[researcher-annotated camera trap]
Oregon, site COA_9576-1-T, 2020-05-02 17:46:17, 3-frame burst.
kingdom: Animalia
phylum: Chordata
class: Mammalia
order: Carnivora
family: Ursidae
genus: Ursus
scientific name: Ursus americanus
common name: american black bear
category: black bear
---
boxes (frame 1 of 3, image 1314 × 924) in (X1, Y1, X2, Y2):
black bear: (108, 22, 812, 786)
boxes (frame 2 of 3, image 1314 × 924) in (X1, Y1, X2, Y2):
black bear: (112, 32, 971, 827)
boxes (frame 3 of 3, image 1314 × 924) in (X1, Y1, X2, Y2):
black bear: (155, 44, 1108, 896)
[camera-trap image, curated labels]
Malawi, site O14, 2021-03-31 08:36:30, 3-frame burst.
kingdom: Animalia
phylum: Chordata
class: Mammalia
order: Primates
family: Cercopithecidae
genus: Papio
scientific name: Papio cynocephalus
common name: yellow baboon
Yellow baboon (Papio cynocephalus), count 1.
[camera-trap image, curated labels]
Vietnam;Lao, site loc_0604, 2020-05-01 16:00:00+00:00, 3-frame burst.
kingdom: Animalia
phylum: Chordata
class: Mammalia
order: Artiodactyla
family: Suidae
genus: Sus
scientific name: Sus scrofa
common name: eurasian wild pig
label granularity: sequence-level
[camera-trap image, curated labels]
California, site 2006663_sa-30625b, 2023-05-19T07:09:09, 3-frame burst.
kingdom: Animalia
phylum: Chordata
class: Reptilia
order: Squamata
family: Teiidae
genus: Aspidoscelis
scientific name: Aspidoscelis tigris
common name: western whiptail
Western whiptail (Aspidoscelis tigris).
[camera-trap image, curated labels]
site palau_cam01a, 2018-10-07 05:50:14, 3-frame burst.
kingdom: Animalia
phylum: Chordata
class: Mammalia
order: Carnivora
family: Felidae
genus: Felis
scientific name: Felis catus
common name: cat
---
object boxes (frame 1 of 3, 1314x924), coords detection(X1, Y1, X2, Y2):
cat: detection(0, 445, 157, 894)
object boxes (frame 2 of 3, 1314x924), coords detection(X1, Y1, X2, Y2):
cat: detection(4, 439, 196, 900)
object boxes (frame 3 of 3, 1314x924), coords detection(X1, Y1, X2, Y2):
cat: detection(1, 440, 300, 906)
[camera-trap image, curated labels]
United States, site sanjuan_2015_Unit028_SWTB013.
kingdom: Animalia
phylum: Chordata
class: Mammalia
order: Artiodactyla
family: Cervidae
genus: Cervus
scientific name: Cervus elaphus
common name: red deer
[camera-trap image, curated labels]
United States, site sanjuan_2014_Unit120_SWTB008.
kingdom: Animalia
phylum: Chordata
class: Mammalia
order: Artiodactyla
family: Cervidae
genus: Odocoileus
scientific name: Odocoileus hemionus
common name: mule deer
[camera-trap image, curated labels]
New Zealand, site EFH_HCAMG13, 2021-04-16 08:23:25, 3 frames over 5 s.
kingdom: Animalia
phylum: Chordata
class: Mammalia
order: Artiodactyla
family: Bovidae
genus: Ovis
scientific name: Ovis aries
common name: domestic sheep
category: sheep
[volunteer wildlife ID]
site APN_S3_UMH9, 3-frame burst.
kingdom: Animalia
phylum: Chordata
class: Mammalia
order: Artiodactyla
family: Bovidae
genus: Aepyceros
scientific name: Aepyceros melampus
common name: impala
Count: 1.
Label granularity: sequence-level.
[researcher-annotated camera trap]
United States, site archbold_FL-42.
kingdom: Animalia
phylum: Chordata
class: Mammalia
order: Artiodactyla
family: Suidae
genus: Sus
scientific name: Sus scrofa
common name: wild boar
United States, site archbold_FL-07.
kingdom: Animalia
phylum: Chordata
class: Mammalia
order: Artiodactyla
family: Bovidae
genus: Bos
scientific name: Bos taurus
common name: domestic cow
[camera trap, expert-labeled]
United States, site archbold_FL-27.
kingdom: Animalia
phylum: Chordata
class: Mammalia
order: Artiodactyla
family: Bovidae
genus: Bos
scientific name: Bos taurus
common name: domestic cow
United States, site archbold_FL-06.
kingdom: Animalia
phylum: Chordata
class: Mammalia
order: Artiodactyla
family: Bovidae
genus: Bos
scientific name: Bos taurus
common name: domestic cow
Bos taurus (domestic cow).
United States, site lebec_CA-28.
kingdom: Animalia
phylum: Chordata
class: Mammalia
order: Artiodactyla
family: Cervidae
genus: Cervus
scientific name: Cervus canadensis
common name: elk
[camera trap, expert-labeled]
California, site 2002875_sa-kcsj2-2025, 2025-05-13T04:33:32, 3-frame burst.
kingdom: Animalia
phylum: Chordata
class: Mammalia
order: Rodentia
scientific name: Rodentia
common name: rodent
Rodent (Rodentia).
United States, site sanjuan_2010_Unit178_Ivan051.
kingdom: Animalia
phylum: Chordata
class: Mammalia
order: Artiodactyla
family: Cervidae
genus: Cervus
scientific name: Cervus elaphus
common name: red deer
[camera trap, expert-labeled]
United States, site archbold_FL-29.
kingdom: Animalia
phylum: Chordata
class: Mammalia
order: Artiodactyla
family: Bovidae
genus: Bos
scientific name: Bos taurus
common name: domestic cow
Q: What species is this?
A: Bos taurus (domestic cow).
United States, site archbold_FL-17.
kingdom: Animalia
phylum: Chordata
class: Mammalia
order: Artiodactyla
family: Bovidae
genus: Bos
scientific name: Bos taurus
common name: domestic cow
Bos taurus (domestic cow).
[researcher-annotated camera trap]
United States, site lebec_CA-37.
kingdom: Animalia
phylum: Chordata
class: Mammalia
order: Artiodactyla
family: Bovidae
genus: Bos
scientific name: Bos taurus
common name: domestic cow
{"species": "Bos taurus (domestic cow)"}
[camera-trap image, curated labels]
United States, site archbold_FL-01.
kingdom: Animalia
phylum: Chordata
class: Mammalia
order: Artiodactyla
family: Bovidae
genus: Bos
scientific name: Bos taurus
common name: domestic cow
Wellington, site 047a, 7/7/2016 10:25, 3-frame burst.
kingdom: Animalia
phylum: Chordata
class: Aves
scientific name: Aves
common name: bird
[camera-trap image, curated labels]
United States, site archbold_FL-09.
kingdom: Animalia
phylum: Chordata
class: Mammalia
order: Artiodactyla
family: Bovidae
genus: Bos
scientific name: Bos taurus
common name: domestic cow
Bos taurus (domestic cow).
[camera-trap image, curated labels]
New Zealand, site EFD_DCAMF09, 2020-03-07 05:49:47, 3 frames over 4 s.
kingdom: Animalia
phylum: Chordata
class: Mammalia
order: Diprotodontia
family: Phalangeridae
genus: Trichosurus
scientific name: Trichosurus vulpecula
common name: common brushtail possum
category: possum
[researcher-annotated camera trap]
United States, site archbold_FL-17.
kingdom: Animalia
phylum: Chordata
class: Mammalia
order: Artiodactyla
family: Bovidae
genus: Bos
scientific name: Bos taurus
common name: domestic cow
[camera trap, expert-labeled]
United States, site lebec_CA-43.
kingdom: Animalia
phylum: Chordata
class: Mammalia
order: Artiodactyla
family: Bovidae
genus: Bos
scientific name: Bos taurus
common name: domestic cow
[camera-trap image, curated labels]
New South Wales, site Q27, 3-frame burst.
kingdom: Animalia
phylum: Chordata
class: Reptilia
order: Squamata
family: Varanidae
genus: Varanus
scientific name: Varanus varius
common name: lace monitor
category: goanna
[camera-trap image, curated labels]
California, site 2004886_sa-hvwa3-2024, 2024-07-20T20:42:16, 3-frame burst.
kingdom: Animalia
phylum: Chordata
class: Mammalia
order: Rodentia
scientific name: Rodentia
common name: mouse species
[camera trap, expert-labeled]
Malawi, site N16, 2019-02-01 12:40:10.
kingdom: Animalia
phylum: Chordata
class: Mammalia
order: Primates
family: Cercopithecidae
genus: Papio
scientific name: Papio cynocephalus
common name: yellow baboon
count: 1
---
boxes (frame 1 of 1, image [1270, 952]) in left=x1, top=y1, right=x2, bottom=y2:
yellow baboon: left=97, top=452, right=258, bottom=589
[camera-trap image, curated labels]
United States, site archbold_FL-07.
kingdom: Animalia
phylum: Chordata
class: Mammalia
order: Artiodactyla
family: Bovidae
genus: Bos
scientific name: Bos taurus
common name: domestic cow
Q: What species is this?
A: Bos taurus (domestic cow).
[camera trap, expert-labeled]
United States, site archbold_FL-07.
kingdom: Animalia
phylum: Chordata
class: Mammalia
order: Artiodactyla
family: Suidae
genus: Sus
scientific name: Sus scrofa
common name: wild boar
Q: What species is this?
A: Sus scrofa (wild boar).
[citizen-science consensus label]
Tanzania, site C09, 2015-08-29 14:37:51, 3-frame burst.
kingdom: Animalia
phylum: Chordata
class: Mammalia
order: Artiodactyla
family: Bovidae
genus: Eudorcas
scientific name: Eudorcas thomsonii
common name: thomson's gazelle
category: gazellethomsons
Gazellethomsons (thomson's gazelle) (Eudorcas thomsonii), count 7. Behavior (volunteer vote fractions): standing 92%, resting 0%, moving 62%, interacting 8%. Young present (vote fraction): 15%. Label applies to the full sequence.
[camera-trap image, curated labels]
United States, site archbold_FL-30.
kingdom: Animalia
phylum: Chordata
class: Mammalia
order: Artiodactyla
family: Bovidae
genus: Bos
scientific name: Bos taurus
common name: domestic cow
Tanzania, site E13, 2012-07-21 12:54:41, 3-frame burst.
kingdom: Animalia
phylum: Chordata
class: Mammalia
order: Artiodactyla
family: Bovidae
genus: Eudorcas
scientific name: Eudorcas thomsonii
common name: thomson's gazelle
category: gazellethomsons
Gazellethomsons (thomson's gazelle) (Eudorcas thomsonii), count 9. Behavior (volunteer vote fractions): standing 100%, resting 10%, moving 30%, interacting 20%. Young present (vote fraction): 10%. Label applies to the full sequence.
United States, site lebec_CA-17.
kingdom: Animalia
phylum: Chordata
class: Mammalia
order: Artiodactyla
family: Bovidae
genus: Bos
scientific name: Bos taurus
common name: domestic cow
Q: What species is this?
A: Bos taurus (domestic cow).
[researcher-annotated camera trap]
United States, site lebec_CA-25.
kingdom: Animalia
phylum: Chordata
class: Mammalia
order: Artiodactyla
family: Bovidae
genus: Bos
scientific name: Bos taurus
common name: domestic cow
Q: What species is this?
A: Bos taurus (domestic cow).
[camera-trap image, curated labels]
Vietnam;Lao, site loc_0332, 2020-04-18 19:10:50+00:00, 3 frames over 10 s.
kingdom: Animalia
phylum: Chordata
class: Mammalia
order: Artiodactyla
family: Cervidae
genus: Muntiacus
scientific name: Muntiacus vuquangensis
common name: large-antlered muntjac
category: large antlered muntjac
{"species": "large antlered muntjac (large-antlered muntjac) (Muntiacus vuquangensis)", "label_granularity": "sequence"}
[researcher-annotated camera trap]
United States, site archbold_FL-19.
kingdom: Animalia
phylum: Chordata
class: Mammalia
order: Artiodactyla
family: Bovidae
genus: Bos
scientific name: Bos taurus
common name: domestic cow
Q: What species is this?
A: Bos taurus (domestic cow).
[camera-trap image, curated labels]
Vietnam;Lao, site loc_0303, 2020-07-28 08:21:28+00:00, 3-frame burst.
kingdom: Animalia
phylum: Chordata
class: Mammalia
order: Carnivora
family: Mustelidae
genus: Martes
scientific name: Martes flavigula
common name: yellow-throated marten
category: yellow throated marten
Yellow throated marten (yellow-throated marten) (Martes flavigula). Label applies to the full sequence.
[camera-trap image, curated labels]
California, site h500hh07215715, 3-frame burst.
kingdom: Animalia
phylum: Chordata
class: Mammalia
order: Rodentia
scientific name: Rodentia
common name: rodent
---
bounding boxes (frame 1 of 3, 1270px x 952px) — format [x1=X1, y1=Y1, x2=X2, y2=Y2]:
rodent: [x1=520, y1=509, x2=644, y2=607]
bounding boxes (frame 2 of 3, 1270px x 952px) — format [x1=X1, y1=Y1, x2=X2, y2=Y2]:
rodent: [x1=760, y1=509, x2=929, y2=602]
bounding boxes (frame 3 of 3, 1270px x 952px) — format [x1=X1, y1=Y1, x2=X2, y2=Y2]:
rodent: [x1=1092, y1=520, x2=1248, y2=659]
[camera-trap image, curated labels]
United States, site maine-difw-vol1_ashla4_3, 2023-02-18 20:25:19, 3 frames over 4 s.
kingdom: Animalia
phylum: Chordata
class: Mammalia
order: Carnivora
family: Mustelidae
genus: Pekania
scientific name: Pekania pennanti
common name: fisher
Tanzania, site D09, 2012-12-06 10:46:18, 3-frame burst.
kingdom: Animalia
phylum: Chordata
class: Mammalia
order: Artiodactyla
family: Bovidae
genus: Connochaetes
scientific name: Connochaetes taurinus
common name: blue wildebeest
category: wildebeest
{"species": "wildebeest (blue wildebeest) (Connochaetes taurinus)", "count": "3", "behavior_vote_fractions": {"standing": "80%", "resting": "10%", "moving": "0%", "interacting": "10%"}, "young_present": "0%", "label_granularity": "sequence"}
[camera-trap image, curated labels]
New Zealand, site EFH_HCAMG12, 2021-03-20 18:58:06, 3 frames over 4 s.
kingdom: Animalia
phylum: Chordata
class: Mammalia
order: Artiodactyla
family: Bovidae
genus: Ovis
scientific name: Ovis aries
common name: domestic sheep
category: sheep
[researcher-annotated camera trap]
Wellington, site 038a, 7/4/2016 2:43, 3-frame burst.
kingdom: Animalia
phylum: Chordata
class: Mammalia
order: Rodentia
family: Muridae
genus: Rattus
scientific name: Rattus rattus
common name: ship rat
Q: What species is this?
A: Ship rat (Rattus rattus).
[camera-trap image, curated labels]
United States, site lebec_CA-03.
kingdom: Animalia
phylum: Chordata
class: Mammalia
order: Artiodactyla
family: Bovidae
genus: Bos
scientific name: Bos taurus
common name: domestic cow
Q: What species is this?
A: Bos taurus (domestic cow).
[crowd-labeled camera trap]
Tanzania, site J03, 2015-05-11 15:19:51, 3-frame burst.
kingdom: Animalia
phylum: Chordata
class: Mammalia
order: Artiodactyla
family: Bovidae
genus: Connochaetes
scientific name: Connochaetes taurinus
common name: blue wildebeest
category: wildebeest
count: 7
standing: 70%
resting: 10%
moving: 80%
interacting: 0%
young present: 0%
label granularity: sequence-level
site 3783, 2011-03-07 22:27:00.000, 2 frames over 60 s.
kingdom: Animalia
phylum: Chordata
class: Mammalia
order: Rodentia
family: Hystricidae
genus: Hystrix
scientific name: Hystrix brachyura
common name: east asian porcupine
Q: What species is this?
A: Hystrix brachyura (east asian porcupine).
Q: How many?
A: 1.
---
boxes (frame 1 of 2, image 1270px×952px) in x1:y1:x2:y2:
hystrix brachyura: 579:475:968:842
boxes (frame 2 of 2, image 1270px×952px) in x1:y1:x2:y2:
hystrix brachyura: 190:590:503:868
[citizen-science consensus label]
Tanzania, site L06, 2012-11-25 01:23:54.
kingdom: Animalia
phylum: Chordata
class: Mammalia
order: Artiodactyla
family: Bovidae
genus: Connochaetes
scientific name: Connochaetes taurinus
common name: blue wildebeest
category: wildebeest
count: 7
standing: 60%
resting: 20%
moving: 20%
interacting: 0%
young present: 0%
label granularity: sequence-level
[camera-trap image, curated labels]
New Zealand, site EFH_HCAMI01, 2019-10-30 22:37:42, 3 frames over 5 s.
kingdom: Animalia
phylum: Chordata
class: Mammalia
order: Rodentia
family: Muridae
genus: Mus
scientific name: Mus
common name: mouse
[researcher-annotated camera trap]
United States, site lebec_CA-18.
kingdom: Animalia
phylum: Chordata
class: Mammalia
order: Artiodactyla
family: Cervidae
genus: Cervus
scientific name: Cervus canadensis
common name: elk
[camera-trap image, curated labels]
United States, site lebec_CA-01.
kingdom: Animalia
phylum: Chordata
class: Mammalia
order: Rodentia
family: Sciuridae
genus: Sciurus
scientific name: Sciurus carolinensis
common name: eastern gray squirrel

● ● ● ● ● ● ●

▸ Work to be completed: All lines in the data above from the one with "scientific name: Mus" through the one with "family: Sciuridae" must be repeated exactly, and no others.

▸ Response to this task:
scientific name: Mus
common name: mouse
[researcher-annotated camera trap]
United States, site lebec_CA-18.
kingdom: Animalia
phylum: Chordata
class: Mammalia
order: Artiodactyla
family: Cervidae
genus: Cervus
scientific name: Cervus canadensis
common name: elk
[camera-trap image, curated labels]
United States, site lebec_CA-01.
kingdom: Animalia
phylum: Chordata
class: Mammalia
order: Rodentia
family: Sciuridae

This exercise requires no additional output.